I just can't view Hitler's evil as something only one man could bring to the world.

He cobbled Norse folklore into a fanatic 'blood' identity and seduced the working poor into making him their savior.
He brilliantly fooled the aristocracy into thinking it could exploit him as a puppet and he destroyed them.
Hitler institutionalized anti-Semitism to insure the poor had someone to blame, hate and destroy.
He ridiculed the rule of law as he annexed and invaded every country he made treaties with.
His volk helped him every step of the way.
The one redeeming human act of Hitler (if you can call it that) was to renege on the Soviet non-agression pact and, as it turned out, to fight a war on two fronts. In that, he did show his true human failings, to the world's benefit but at incalculable cost.
Good boss. Jesus wept.
posted by nj_subgenius at 4:46 PM on February 21, 2005


Creepiest part of the interview, for me:
Salon: The murder of the children was terrible, but for every one of them, 1 million Jews were killed with less reason, to say nothing of the many, many others who died at the hands of the Nazis.

Mesch: That may be. But I ask you, if Hitler really did all the terrible things people now say he did, how could he have been our Fuhrer? How is it possible?
It's this sort of inability to look inward for evil that can corrupt any people, any nation.
posted by verb at 5:20 PM on February 21, 2005


Hitler's housekeeper was not at the bunker but she relates
some intresting facts about him,including the books he kept
on his nightstand.
Hitler may have been like that guy in Being There.
posted by hortense at 7:31 PM on February 21, 2005


Re Misch, I'd say the human heart is deceitful above all things, and who can understand it? On the other hand, this guy was not an initiator but a taker of orders, a man heavily influenced by his own upbringing and the times, basically a follower, nothing much more in terms of history. But I like the way he says some of the big events that happened around him seemed somewhat mundane and matter-of-fact because I think this is how things actually work. Screaming generals in the bunker? Maybe, but that certainly sounds more like a movie makers dramatic device to me, somehow Misch's version seems more like life as it's actually lived.

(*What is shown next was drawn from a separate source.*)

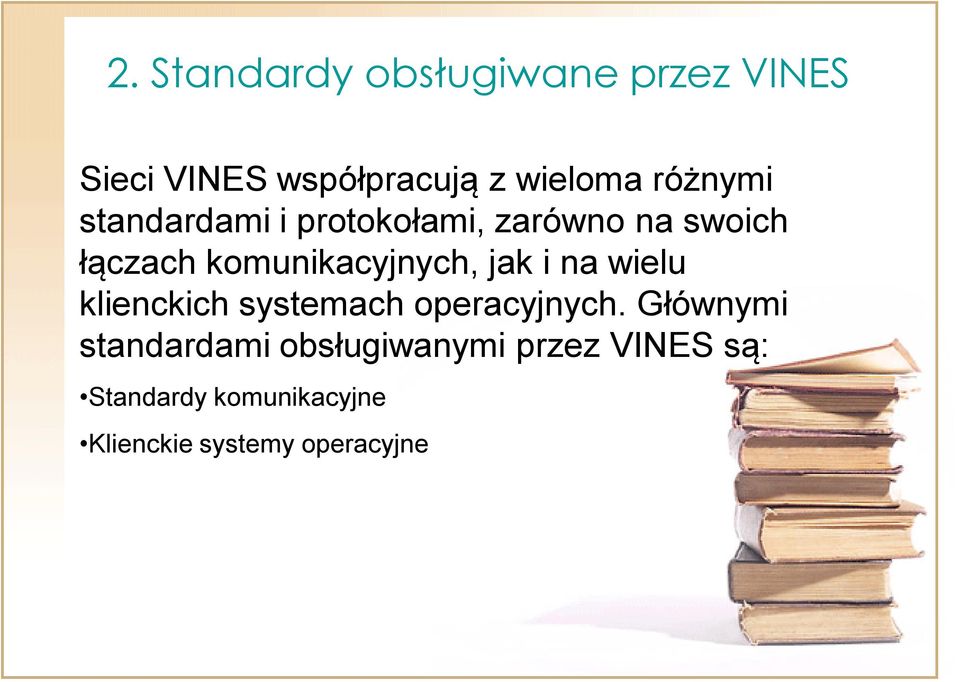 2. Standardy obsługiwane przez VINES

Sieci VINES współpracują z wieloma różnymi standardami i protokołami, zarówno na swoich łączach komunikacyjnych, jak i na wielu klienckich systemach operacyjnych. Głównymi standardami obsługiwanymi przez VINES są:

•Standardy komunikacyjne

•Klienckie systemy operacyjne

Re Hitler, I always wonder about his thinking around Christianity and the Jewish people. While Germany is the home of Christian Protestantism, I don't think too many would argue he was a follower of the teachings of Christ. Hitler hated, I think, himself, just about any minority group there was, and the Jews, and Jesus was Jewish. So he found himself in the position of having to replace the core belief system of his own people with something else? Something invented by his propaganda minister? No wonder he was so twisted and no wonder his entire enterprise was doomed to spectacular failure after causing incalculable damage, IMHO of course.
posted by scheptech at 8:23 PM on February 21, 2005


scheptech : If you read about Hitler's life, he became involved in Anti-Semitic groups in Vienna long before rising to power in 1933. Anti-Semitism wasn't something invented by his propaganda minister (who, while brilliant, got most of his marching orders from Hitler anyway), it was something that was alive and well in Germany/Austria during Hitler's youth. Hitler just took it and ran with it to its most pyschotic ends.
posted by grapefruitmoon at 5:55 AM on February 22, 2005


Yes understood, alive and well in the general population and culture already. The invention I was thinking of was the artificial amalgam of elements of pagan Norse mythology, co-opted symbols such as the swastika, ideas about the fatherland, weird notions about ideal racial types. All that mess. My basic point is about Christianity in the home of Protestantism, how that was apparently displaced by this alternate core system of thought promoting hatred of others and mass murder, and how mind-twisting it must have been for them to try and make it all real. I wonder how much of it any of those at the top really believed and what, if any, connection Hitler himself may have made between the Jewish foundation of Christianity and his apparent disregard / hatred? for it.